The West Cape May knitters have spawned a following.
Earlier this month, a group of women known only as the Salty Knits covered trees, lamps, posts and fences in colorful cozies.
The "midnight knitters" brought pinks and blues to a gray Wilbraham Park. And then, mysteriously, the threads disappeared.
Mayor Pam Kaithern said city officials did not take the knitting down. The knitters did not remove the work, either.
"We were not the ones that took down all the knits in the park, and the mayor said it wasn't officials, so ... that only leaves some seriously angry citizens," the group wrote on its Web site. "But we will not let them win. We shall knit on!"

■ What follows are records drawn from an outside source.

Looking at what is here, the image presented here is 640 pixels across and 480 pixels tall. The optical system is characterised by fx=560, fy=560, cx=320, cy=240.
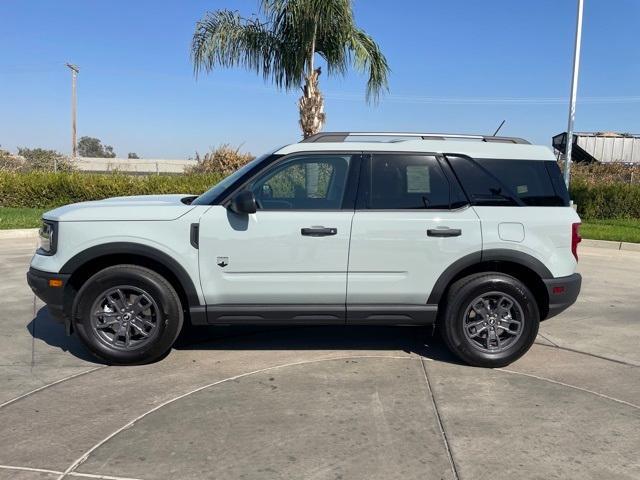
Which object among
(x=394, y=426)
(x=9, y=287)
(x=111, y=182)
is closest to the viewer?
(x=394, y=426)

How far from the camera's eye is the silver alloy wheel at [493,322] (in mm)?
4676

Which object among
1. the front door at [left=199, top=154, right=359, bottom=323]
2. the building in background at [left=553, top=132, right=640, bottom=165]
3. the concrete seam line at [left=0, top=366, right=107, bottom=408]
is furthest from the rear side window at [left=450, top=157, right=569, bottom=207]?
the building in background at [left=553, top=132, right=640, bottom=165]

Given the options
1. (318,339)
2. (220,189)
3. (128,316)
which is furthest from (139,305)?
(318,339)

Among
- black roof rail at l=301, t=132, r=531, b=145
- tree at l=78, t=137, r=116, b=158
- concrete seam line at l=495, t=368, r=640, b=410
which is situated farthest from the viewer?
tree at l=78, t=137, r=116, b=158

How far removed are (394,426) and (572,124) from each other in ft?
45.2

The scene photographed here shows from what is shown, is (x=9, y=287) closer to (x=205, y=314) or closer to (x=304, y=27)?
(x=205, y=314)

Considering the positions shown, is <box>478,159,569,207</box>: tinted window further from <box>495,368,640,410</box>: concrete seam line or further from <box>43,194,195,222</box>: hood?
<box>43,194,195,222</box>: hood

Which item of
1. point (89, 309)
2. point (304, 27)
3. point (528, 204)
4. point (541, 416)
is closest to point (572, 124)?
point (304, 27)

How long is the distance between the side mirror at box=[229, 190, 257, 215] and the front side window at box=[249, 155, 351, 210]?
0.63 ft

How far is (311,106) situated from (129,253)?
11.6 meters

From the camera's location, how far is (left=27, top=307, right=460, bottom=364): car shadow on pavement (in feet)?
17.0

The knitters' Web site, www.saltyknits.com, has received 23,000 hits this month. Despite the disappearing threads, the Salty Knits said they are not finished.
"I think we need to sit around, drink some tea and work out some new project ideas and get back to just knitting," the group wrote on its Web site.
In the meantime, fans are sending the knitters yarn and project requests, and the group's story was featured on "CBS Evening News."
Now, copycat artists are beautifying parks in Philadelphia, wrapping lampposts, bike racks and trees, the Philadelphia Inquirer reported. The trend is called "yarnbombing."
Whatever it's called, the Salty Knits started it.
And as the world looks to a group of women from West Cape May, the yarn about the cozy park artwork continues to unravel.